Brothers and sisters, I do not consider myself yet to have taken hold of it. But one thing I do: Forgetting what is behind and straining toward what is ahead, I press on toward the goal to win the prize for which God has called me heavenward in Christ Jesus.

-The Apostle Paul 

I puked today. I know, not the most appetizing opening sentence, but an honest one nevertheless. I wasn’t encountering any red lights when I asked Dr. Google if I could run with a sinus infection. So I went biking on Saturday and tried playing ultimate frisbee tonight, but ultimate was a fail. I ended up walking off the field in a coughing fit and actually puked up some of my dinner I was coughing so hard. 

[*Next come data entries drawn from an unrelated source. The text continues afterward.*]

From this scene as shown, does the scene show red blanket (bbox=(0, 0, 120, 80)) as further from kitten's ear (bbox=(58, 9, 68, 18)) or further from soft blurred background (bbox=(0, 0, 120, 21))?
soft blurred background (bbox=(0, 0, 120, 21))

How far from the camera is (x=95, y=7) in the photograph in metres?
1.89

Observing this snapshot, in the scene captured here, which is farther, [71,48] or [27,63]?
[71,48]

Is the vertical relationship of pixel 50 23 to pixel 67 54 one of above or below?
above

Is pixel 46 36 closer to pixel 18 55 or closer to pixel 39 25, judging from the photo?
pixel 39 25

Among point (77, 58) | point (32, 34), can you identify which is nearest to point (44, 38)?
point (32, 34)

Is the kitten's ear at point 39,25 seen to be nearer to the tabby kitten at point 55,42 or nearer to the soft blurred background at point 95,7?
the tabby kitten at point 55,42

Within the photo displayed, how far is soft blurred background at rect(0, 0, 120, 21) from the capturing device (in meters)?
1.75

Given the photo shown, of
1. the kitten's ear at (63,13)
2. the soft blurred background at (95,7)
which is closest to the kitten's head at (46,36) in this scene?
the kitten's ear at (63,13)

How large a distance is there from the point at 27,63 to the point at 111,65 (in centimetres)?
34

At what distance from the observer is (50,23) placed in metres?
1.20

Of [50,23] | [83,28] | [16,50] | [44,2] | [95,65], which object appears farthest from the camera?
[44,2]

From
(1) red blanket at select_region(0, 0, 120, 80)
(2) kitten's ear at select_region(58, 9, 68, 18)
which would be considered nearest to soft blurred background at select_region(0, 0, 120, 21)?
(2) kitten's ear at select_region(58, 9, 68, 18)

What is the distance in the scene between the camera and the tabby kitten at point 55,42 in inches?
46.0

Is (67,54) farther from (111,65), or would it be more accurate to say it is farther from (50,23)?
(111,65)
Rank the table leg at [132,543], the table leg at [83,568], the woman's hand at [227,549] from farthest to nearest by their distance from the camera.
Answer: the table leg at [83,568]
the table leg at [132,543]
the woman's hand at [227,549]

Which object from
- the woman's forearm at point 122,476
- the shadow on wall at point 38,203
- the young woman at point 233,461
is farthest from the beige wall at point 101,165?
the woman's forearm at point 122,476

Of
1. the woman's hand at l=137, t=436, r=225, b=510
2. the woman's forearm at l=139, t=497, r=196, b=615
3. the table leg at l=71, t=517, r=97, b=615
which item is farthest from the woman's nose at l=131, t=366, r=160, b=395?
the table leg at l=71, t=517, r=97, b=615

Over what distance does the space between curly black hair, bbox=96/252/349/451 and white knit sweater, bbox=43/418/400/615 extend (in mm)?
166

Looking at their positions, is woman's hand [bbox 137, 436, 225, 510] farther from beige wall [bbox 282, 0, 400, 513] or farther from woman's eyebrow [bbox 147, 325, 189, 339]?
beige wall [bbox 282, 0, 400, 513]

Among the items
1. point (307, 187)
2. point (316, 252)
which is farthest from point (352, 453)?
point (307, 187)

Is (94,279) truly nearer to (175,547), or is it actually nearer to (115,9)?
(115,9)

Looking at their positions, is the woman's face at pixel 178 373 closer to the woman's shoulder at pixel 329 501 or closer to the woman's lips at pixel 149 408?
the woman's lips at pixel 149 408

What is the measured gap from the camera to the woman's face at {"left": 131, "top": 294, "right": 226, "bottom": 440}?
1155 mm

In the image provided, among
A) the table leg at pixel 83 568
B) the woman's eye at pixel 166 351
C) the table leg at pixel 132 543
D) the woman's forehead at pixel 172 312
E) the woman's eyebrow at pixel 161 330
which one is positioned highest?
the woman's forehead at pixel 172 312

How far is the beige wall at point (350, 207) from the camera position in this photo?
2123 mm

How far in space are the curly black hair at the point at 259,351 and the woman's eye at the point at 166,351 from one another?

It was disappointing, since I really wanted to play. It was also disappointing because I’ve already gone a couple weeks without playing, and I’m missing the stimulation that the gives me. The community, the competition, the sport, the physical demand – all of these things have characterized my Monday nights, and now I miss it. (My friends and I out here do frisbee every Monday night.) 
Being sick does this to you. It keeps you from doing this you love. It saps you of all energy. It retards bodily operation. IT OWNS YOU! It sucks! And the whole time you’re just waiting to get better, waiting for your energy to be restored, waiting for the antibiotics to kick in so you can be magically healed. And the worst part is that you don’t know when that will happen. 
There’s nothing super exciting about being sick at all. 
However, there MIGHT be something potentially exciting about one-way tickets. There’s the uncertainty of the return, which is not even guaranteed. There’s the potential of a new adventure, an unexpected route. And it can also be an all-around stressful ordeal. Stress, in its own right, is a form of excitement! The situation will stimulate something for sure. 
Whether or not you’re picking on this parallel I may be failing to draw, there is something stimulating about a negative situation. (Negativity here is being defined by what we as humans perceive to be harmful to our own personal goals.) And because we are human, we desperately need this stimulation, because it drives us to action. It forces us to examine ourselves and make changes. It brings us face-to-face to paradigms that may or not need to be shifted. And it moves us forward. 
And forward is the best place any of us can go. Whether you’re sick or only bought a one-way ticket. (In my case, it’s both.)